Wong also disagreed with his colleagues preference for maps A and C. Instead, he favored maps B and C, with a particular interest in Map C, which is based on school district boundaries, and specific concern about Map A, which is based on city boundaries.
Wong questioned how cities were divided up in the draft maps. In particular, he asked Mitchell why Cupertino was split between multiple trustee areas in all three maps and why Los Altos and Mountain View were separated, with Los Altos in the same district as a part of Cupertino.
Prior to being elected to Foothill-De Anza's board, Wong served for nine years on the Cupertino City Council.

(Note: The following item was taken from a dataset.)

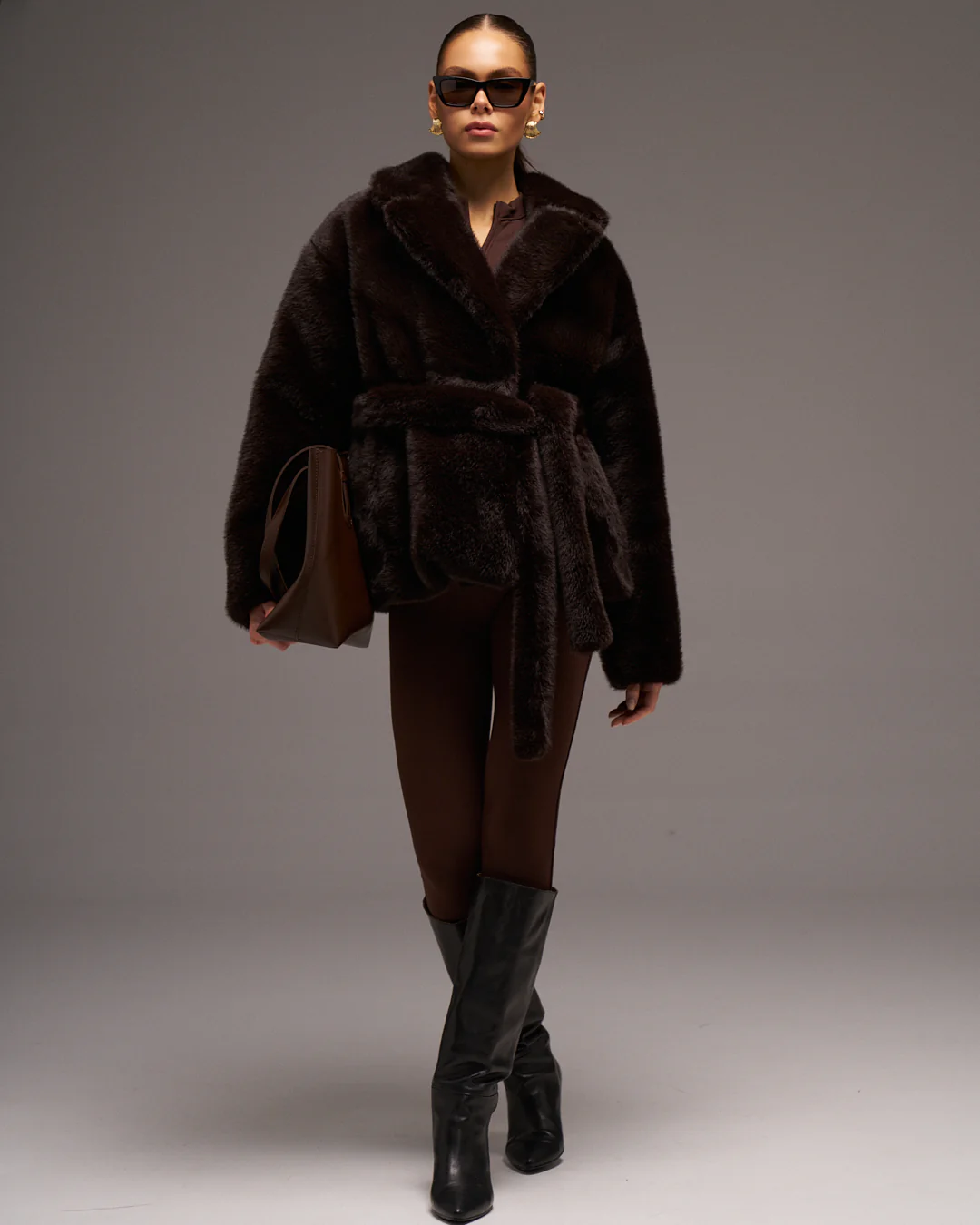 Vovk fur coat - Image 6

Mitchell said that Cupertino's size and geographic location within the district made it "impossible" not to divide the city. Cupertino is large enough to be its own trustee area, Mitchell said, but sits near the edge of the district, with slivers of Saratoga and San Jose to its south and east. Trustee areas must be contiguous and keeping Cupertino in one piece would mean cutting those other two cities off from the rest of the district, Mitchell said.
As for Mountain View and Los Altos, Mitchell said their placement in the center of the district makes it difficult to draw a map which combines them, without creating a "donut" shape, where the center area is prioritized and the other areas are split up around it.
Thus far, the plan to switch to trustee areas has received a relatively muted public response, with just one community member turning out to speak at Monday's meeting. A representative from the local chapter of the League of Women Voters addressed the board, praising the trustees for a fair and transparent process.
The district has stressed its interest in engaging the community in drawing trustee areas, with a website set up to explain the switch, advertisements in local newspapers and the ability for the public to submit suggested maps using an interactive online tool. The district also released a communities of interest survey earlier this fall that garnered 17 responses, district spokesperson Becky Bartindale said.
According to Mitchell, the public feedback was used in creating the draft maps, which he presented to the board on Monday.